Mas eu preciso deixar algo muito claro aqui: apontar defeitos é vontade de vê-los corrigidos. E corrigir defeitos não é mandar um treinador embora para recomeçar do zero com outro. Estamos em início de temporada. Waguinho é um bom treinador, entendeu o baque do clássico, optou por mostrar que seu time também sabe jogar de outra forma quando for necessário e impediu um novo choque emocional. Se no clássico a torcida entendeu que a derrota foi injusta e aplaudiu o time no fim, ontem preferiu não entender as grandes defesas de Samuel e vaiou o time por ter se conformado "cedo" com o 0x0. Não era para tanto. Os outros jogos da 1.ª rodada da Copa do Nordeste mostram bem isso. Entretanto, a torcida do América é assim mesmo e quem vier para cá precisa aprender a lidar com esse caldeirão.
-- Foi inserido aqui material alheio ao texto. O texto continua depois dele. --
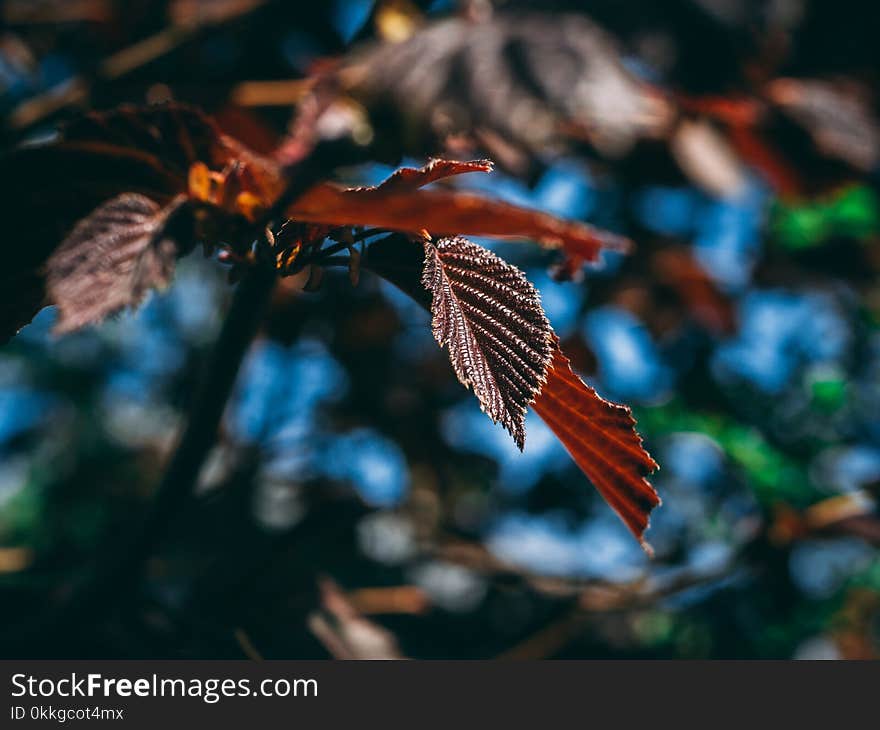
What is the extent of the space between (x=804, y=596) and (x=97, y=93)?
69.2 inches

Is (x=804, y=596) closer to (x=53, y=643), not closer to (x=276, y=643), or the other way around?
(x=276, y=643)

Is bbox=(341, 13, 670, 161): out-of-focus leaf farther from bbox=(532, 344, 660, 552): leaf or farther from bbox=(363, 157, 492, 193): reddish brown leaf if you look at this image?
bbox=(532, 344, 660, 552): leaf

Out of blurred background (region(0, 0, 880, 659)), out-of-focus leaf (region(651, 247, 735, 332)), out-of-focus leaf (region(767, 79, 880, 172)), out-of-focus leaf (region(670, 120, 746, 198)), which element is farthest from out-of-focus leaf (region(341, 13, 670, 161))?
out-of-focus leaf (region(651, 247, 735, 332))

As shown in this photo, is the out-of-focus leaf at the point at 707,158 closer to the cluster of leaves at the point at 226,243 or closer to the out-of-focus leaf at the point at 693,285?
the out-of-focus leaf at the point at 693,285

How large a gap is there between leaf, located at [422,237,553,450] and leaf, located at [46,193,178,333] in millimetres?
192

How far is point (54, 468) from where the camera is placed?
3.91m

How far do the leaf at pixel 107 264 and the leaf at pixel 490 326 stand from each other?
192 mm

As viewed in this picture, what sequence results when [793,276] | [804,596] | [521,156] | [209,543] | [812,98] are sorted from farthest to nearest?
[793,276]
[209,543]
[804,596]
[812,98]
[521,156]

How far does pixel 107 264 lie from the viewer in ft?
1.59

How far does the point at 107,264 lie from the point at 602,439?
41 centimetres

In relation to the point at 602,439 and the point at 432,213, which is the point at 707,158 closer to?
the point at 602,439

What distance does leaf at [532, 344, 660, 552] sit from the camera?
566 mm

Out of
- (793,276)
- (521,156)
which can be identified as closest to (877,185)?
(793,276)

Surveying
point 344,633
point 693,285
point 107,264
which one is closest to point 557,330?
point 693,285
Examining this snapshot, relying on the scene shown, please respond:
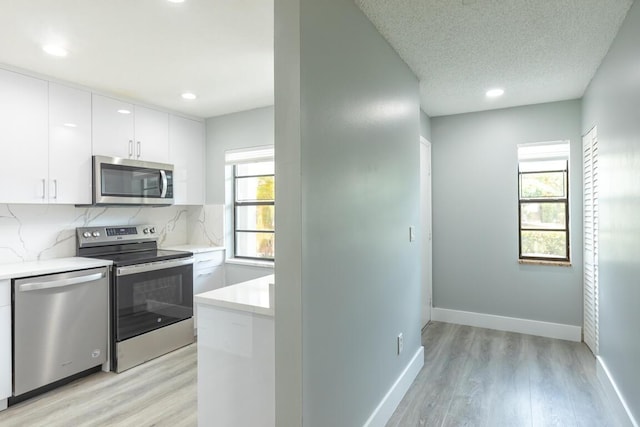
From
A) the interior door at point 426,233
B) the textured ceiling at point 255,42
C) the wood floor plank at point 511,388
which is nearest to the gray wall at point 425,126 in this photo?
the interior door at point 426,233

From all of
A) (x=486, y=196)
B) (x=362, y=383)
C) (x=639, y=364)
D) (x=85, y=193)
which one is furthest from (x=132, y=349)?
(x=486, y=196)

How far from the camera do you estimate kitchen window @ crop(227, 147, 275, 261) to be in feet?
13.6

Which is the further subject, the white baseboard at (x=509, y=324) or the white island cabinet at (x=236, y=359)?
the white baseboard at (x=509, y=324)

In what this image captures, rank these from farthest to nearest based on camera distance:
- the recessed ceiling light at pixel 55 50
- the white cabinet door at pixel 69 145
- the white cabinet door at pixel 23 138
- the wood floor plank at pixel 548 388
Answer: the white cabinet door at pixel 69 145 → the white cabinet door at pixel 23 138 → the recessed ceiling light at pixel 55 50 → the wood floor plank at pixel 548 388

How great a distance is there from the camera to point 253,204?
14.0ft

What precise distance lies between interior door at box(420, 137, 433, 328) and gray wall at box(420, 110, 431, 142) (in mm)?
67

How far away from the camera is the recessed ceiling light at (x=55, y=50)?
2414 mm

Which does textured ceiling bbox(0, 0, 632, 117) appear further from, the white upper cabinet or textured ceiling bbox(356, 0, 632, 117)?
the white upper cabinet

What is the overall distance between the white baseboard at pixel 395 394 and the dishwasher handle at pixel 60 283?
7.64 feet

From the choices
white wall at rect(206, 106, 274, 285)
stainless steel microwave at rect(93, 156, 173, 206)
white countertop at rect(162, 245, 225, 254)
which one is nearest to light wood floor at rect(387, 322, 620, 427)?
white wall at rect(206, 106, 274, 285)

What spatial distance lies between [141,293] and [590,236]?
3.98m

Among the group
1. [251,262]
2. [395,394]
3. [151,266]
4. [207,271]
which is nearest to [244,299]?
[395,394]

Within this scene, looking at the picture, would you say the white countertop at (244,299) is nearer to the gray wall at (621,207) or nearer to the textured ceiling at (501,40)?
the textured ceiling at (501,40)

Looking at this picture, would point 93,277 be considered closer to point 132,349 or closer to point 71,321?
point 71,321
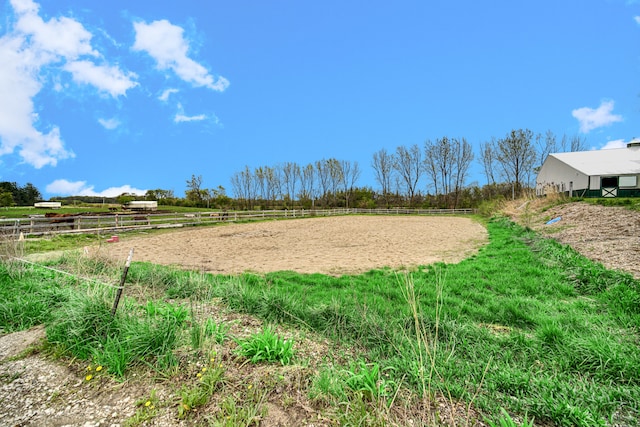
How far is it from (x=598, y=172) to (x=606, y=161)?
4428 mm

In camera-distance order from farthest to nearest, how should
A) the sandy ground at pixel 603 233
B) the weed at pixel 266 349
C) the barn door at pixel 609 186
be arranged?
the barn door at pixel 609 186 → the sandy ground at pixel 603 233 → the weed at pixel 266 349

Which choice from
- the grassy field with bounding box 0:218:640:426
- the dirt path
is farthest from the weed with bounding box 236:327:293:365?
the dirt path

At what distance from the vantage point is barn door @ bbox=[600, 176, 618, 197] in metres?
24.3

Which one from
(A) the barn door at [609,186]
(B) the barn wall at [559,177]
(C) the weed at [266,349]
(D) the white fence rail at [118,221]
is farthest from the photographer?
(B) the barn wall at [559,177]

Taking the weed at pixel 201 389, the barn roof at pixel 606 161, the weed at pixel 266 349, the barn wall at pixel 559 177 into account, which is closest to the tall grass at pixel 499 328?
the weed at pixel 266 349

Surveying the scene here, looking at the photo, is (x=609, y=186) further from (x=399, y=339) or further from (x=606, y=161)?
(x=399, y=339)

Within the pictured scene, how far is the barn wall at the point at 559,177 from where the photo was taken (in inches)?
1025

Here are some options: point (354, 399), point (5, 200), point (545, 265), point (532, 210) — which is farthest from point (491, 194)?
point (5, 200)

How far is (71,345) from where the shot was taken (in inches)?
115

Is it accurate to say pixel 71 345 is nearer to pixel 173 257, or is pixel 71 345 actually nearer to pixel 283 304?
pixel 283 304

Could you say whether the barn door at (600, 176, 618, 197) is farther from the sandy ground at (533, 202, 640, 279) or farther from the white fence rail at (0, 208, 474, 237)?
the white fence rail at (0, 208, 474, 237)

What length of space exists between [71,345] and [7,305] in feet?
6.81

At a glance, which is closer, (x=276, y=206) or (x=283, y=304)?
(x=283, y=304)

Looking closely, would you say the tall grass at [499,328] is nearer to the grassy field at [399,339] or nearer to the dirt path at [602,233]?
the grassy field at [399,339]
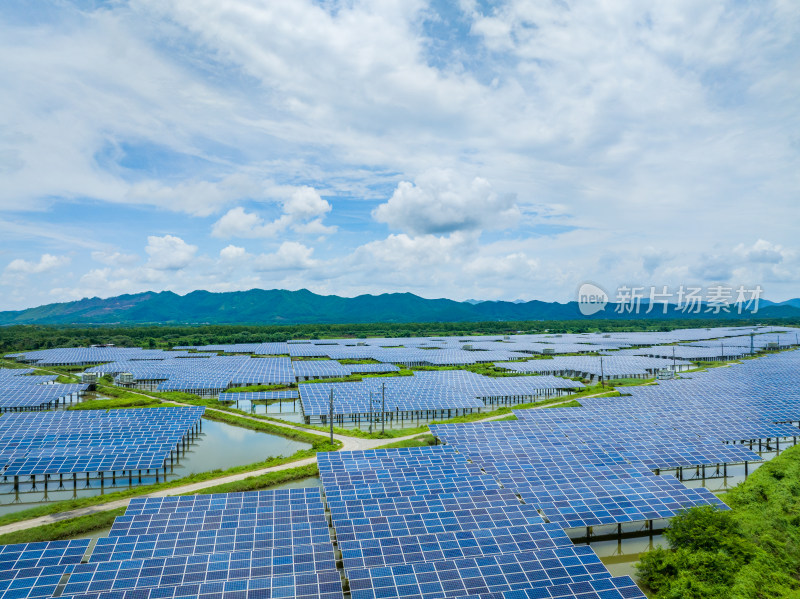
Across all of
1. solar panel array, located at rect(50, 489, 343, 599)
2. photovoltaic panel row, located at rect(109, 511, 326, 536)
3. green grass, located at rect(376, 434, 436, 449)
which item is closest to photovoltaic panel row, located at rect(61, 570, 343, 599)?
solar panel array, located at rect(50, 489, 343, 599)

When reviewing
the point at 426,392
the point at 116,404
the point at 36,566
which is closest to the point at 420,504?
the point at 36,566

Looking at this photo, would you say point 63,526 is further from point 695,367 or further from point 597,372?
point 695,367

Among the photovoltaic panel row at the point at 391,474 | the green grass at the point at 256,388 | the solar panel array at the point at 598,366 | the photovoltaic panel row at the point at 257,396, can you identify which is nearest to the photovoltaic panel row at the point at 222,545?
the photovoltaic panel row at the point at 391,474

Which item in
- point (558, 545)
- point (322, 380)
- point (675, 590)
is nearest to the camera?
point (675, 590)

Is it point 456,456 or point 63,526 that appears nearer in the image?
point 63,526

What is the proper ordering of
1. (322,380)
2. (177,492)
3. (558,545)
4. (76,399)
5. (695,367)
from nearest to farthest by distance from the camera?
(558,545)
(177,492)
(76,399)
(322,380)
(695,367)

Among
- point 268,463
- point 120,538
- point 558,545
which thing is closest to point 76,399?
point 268,463

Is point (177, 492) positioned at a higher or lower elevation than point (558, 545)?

Sorte de Waguinho que o América tem logo duas oportunidades nesta semana para desfazer esse desgosto da torcida: contra o Potiguar na quarta e um novo clássico, agora pela Copa do Nordeste e com mando de campo do adversário, no domingo que vem.
Se já mostrou que sabe ir de 8 a 80, certamente achando o equilíbrio as coisas se ajustam para a temporada que todos almejam. Trabalho, paciência e convicção são fundamentais para quem sabe aonde quer chegar. Roma não foi feita num dia. E facilidade para o América é coisa que nunca vi. Um passo de cada vez.